One-to-One and Many-to-One Correspondence in Graphs
Grade 4 data work introduces many-to-one correspondence: on a bar graph, one square may represent 5 students rather than 1. This scale change allows large data sets to be displayed compactly. Reading scales is a critical literacy skill: misreading the scale changes every value in the graph. Students also begin to critically examine graphs: a scale that does not start at zero can exaggerate differences, misleading the reader.
Scale in graphs
Many-to-one correspondence: one symbol represents multiple data points. Bar graph: if each square = 5 students, a bar of 4 squares represents 20 students. Pictograph: if each smiley = 10 people, 3.5 smileys = 35 people (half symbols for intermediate values). The scale must be stated clearly and consistently; otherwise the graph is unreadable.
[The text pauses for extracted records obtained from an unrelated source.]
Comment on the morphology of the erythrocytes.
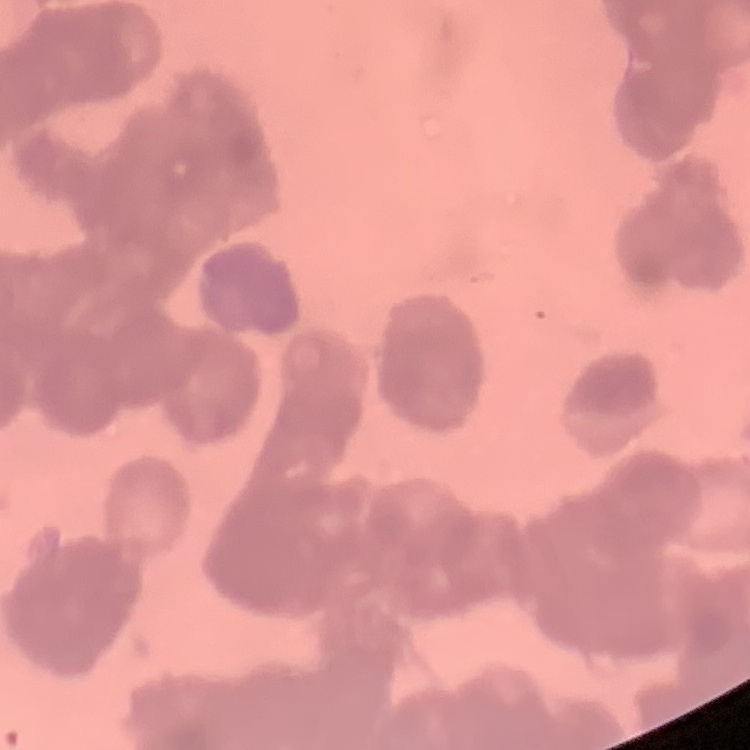
Rouleaux formation.

Thin peripheral smear. One tile cut from a larger photomicrograph. Stained with either Field's or Giemsa.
Look for Plasmodium parasites.
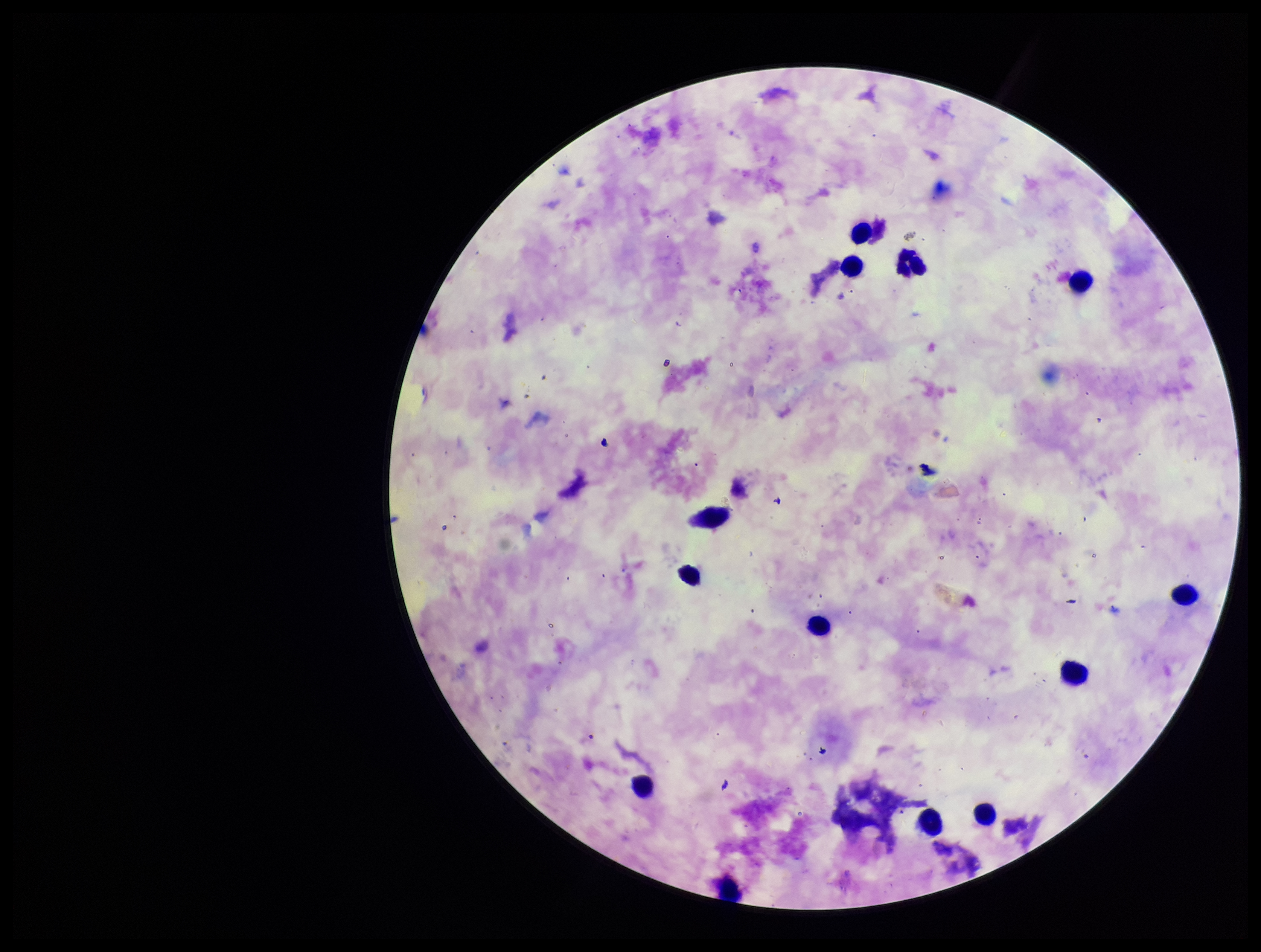
None detected.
Choosing an appropriate scale
A class of 30 students chose a favourite sport: hockey 18, soccer 7, swimming 5. Using scale 1=1: the graph is 18 squares tall for the hockey bar, workable but large. Using scale 1=2: hockey bar is 9 squares. Using 1=5: hockey bar is about 3.6 squares, requiring a partial bar. Choose a scale that makes all bars manageable: 1=2 works here.
Critical graph reading
A graph showing company profits over 5 years can appear to show dramatic growth if the y-axis starts at 9.1 to $9.4 million. Starting at zero is the convention for honest comparison. Students who understand scale can detect this manipulation when they encounter it in media.